The need for right orchiectomy in this 33 year old man presenting with an acute scrotum 4 days after laparoscopic inguinal hernioplasty should be addressed. The testicular ultrasound/duplex scan indicated a diagnosis of infarcting right testicle. Despite the more likely diagnosis of right testicular infarction secondary to the recent laparoscopic inguinal hernioplasty, torsion of the testicle had to be considered. Torsion of the testicle has been reported in 26 – 39% of cases in men over age 21; while up to 10% occur in men over age 30[12, 13]. The finding of a necrotic testicle without torsion was confirmed by lack of any bleeding in a deep incision of the testicular tissue within 10 minutes and led to orchiectomy. Leaving a necrotic right testicle in situ could have impacted subsequent fertility by inducing autoimmunization against spermatozoa[14].

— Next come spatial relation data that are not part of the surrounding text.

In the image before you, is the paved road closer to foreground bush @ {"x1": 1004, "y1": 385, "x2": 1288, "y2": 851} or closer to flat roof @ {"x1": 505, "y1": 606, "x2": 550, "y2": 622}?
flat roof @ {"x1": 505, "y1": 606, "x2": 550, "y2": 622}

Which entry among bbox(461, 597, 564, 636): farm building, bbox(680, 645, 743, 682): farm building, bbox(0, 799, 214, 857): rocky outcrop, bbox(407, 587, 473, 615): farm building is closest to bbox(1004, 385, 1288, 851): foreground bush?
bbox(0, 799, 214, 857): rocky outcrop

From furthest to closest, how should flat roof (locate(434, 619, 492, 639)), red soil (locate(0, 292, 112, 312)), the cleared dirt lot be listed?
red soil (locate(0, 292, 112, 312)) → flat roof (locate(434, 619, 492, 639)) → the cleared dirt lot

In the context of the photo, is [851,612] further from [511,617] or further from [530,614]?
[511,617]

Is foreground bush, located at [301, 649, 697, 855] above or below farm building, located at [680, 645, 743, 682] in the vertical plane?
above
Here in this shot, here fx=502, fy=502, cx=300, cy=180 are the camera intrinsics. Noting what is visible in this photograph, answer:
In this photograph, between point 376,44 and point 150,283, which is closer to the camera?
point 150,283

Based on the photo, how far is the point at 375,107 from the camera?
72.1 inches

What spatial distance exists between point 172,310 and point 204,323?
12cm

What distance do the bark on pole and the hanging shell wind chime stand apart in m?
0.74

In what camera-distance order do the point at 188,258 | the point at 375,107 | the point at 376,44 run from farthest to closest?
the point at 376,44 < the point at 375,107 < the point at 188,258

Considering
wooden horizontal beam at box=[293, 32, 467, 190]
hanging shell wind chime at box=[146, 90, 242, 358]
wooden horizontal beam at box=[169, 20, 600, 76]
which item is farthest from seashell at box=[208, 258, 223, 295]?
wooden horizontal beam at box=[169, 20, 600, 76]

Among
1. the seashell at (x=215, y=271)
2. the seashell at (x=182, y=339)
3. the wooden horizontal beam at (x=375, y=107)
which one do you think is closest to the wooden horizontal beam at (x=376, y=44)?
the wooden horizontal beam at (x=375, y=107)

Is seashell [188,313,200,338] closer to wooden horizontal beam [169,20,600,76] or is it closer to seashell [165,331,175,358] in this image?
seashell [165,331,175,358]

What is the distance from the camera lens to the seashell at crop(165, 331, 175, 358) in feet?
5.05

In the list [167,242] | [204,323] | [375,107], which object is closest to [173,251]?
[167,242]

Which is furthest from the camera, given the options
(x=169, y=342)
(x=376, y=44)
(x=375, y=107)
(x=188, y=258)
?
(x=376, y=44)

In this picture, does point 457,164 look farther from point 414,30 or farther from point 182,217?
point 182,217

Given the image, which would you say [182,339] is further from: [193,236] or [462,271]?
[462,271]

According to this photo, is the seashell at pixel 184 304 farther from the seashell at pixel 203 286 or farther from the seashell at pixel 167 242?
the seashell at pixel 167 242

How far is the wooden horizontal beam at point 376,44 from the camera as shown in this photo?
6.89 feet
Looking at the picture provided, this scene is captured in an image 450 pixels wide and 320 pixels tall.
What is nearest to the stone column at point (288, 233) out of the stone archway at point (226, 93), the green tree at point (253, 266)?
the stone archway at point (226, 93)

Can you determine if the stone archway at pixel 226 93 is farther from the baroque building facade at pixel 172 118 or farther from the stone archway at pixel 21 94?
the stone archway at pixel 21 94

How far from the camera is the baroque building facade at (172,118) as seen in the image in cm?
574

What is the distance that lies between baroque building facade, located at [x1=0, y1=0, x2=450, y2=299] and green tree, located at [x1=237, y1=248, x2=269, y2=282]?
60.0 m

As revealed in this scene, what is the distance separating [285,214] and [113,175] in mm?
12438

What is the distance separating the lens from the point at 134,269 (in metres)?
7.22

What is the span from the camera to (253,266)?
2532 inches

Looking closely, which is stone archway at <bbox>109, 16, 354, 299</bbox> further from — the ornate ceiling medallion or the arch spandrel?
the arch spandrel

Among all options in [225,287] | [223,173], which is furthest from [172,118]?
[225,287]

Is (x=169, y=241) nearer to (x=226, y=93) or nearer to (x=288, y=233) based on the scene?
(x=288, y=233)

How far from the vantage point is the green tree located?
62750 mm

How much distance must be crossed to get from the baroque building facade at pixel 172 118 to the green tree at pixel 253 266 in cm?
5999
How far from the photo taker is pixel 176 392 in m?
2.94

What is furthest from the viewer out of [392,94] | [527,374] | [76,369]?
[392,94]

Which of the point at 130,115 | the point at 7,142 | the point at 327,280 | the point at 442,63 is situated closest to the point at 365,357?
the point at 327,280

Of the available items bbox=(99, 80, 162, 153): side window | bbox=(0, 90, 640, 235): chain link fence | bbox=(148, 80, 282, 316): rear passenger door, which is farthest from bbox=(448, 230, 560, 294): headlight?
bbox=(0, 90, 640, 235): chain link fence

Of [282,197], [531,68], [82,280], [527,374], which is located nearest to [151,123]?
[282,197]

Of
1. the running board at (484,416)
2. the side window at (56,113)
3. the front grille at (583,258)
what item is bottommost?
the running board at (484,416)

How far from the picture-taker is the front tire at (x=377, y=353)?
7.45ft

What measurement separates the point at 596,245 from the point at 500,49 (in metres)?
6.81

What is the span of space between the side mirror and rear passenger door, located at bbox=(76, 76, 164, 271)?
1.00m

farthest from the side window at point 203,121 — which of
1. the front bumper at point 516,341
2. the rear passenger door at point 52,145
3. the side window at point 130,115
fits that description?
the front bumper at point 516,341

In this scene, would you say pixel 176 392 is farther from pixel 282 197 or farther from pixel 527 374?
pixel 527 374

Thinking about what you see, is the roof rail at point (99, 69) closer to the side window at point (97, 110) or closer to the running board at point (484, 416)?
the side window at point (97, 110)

This patient was not informed of the rare possibility of orchiectomy as a complication of laparoscopic preperitoneal hernia repair. Considering the magnitude of this complication, albeit not previously reported, we recommend a frank discussion of possible orchitis, atrophy, or rarely orchiectomy. Despite the rarity of this complication or possibility of frightening the patient unnecessarily, the medical legal climate mandates this counseling.

We would add that in preperitoneal laparoscopic repairs, if the preperitoneal space cannot be properly visualized, one should consider conversion to an intraperitoneal laparoscopic or open approach. We also caution against the use of cautery in proximity to tissues that could lead to venous thrombosis of the cord structures. Finally, the diagnosis of evolving testicular ischemia should be rapidly sought via doppler ultrasound or with nuclear imaging so as to limit injury to the testicle[15, 16].